- Excerpt provided -
>> begin

A tidbit for our local friends in Indiana – William Henry Harrison, our 9th president (and maybe not a great president, to be honest) ran his campaign with a claim that he was a man of “log cabins and hard cider”, meaning he was one of the people, not a fancy aristocrat. Think of how presidents these days may talk about how they drink Bud Light or have Coke with dinner to endear themselves to Middle America, and that’s what Harrison was trying to do. How times have changed!
By 1850 over 1,000 cultivated varieties could be found in the US. (Let’s see if we can list them…Granny Smith, Honeycrisp, Gala, Fuji…ummm, maybe not). And unlike today, very few of these apples were edible without being processed first. They were tart, bitter, and sharp, not sweet and juicy like today’s eating apples.
When Prohibition hit in 1920 and didn’t seem to be going anywhere, people cut down huge swaths of orchards because they were pretty much useless to farmers compared to the other crops they could grow since they weren’t edible for the most part. By the time Prohibition was lifted more than ten years later, it was much easier to plant wheat and barley for beer, which can yield a crop the next year, instead of replanting apple trees, which take about five years to reach maturity.

>> end

- Directions -
1. According to the excerpt on American apples and cider, how long do apple trees take to reach maturity?
2. Continue the passage on the history of American apples and cider from where it ends.

(A block of data)
>> begin

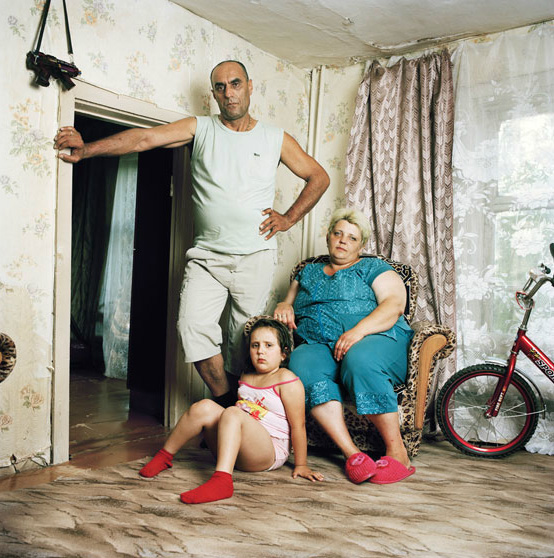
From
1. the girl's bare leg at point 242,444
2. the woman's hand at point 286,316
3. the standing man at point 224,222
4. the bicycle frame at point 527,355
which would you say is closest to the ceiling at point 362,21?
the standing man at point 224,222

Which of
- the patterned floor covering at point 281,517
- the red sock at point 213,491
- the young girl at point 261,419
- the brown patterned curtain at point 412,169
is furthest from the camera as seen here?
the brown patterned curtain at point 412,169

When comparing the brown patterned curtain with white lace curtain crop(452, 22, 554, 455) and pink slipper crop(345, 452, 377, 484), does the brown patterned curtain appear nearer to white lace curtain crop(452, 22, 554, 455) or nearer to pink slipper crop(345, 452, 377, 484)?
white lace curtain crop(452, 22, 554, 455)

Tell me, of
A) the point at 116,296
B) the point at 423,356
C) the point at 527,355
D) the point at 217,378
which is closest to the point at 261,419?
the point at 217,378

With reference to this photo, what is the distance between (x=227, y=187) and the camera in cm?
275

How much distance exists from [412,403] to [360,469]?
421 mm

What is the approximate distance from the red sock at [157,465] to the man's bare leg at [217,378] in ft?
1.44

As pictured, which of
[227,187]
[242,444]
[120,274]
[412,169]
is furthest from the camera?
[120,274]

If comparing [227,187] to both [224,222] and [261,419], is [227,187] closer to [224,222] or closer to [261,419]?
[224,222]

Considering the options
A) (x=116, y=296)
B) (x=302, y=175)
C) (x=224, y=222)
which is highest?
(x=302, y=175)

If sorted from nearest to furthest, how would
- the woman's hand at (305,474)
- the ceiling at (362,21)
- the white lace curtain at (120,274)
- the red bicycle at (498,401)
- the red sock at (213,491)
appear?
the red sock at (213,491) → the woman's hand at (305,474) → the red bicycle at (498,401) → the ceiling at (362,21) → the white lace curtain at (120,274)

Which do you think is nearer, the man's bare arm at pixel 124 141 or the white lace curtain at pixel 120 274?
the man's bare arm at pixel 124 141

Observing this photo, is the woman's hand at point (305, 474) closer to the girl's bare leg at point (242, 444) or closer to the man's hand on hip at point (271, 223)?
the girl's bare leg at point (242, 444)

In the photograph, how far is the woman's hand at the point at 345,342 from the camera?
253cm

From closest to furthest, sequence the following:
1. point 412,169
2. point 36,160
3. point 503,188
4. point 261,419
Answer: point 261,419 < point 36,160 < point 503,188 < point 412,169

>> end
>> begin

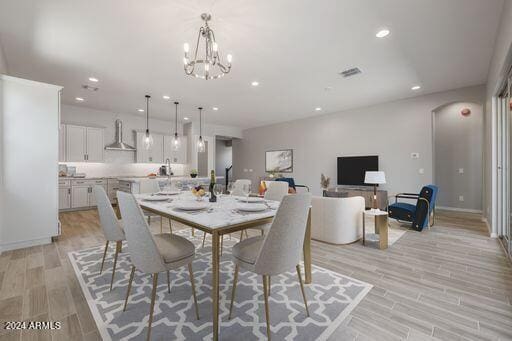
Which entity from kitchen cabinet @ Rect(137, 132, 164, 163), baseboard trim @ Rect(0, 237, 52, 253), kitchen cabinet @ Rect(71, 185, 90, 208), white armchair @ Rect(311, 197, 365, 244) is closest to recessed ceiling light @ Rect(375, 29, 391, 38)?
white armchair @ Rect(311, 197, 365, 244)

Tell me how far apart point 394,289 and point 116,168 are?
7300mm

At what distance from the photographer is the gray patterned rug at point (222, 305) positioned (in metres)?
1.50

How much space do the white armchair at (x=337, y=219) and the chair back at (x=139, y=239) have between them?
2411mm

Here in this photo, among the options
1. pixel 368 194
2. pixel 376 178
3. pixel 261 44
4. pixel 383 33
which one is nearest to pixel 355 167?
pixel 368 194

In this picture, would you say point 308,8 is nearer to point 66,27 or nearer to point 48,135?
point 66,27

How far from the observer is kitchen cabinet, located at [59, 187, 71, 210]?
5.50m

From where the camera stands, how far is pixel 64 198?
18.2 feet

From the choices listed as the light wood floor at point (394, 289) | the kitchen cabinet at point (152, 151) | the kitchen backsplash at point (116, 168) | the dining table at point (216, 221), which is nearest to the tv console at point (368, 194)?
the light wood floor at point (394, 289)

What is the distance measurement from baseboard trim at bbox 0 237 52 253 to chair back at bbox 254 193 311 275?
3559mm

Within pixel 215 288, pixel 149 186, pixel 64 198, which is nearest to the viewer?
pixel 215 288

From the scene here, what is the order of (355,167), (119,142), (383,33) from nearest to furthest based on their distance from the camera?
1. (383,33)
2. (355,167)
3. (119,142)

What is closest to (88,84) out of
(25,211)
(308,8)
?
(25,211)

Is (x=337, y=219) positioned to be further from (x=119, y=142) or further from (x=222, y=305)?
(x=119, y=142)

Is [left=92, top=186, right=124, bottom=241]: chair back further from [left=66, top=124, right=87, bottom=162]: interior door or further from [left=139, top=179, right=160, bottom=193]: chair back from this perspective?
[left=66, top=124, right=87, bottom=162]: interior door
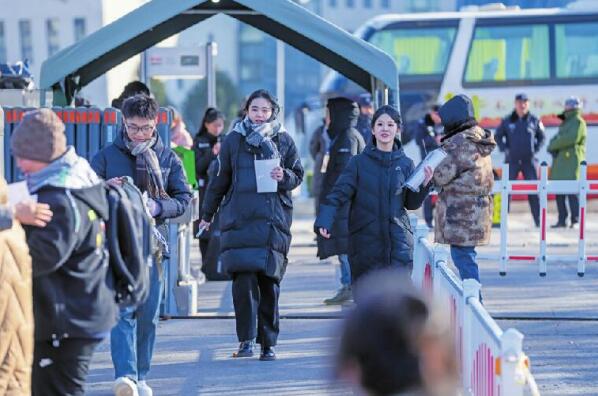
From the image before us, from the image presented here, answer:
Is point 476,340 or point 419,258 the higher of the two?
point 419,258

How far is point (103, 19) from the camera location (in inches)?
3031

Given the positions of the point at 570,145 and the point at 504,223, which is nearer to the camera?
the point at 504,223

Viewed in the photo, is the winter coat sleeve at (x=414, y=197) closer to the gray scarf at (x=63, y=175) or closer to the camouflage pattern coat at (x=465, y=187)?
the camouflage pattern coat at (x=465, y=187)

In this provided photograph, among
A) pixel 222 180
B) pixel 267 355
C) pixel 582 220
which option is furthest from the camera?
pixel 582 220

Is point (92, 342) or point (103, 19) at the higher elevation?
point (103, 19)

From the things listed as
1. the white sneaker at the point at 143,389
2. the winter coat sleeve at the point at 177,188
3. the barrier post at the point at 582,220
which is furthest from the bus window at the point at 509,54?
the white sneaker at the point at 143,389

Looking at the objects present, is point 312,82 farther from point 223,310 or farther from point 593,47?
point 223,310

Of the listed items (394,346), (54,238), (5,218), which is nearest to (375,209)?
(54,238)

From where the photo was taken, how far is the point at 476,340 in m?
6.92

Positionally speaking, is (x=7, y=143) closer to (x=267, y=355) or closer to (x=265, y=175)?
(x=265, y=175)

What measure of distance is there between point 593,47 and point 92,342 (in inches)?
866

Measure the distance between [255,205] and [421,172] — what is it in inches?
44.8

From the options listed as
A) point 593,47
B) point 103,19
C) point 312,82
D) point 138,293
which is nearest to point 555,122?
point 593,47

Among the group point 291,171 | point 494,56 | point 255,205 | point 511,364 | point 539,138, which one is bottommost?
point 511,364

>> end

- Solved problems -
1. About five years.

2.
Of course, apple trees did get planted again, but the majority were ‘eating apples’, not cider apples. To this day, as cider grows in popularity, there aren’t enough traditional cider apples to keep up with demand. Many orchardists are beginning to plant heirloom varieties again, and many cider makers are using eating apples for their hard cider, which still produces quite a tasty – if not completely traditional – version of America’s first beverage.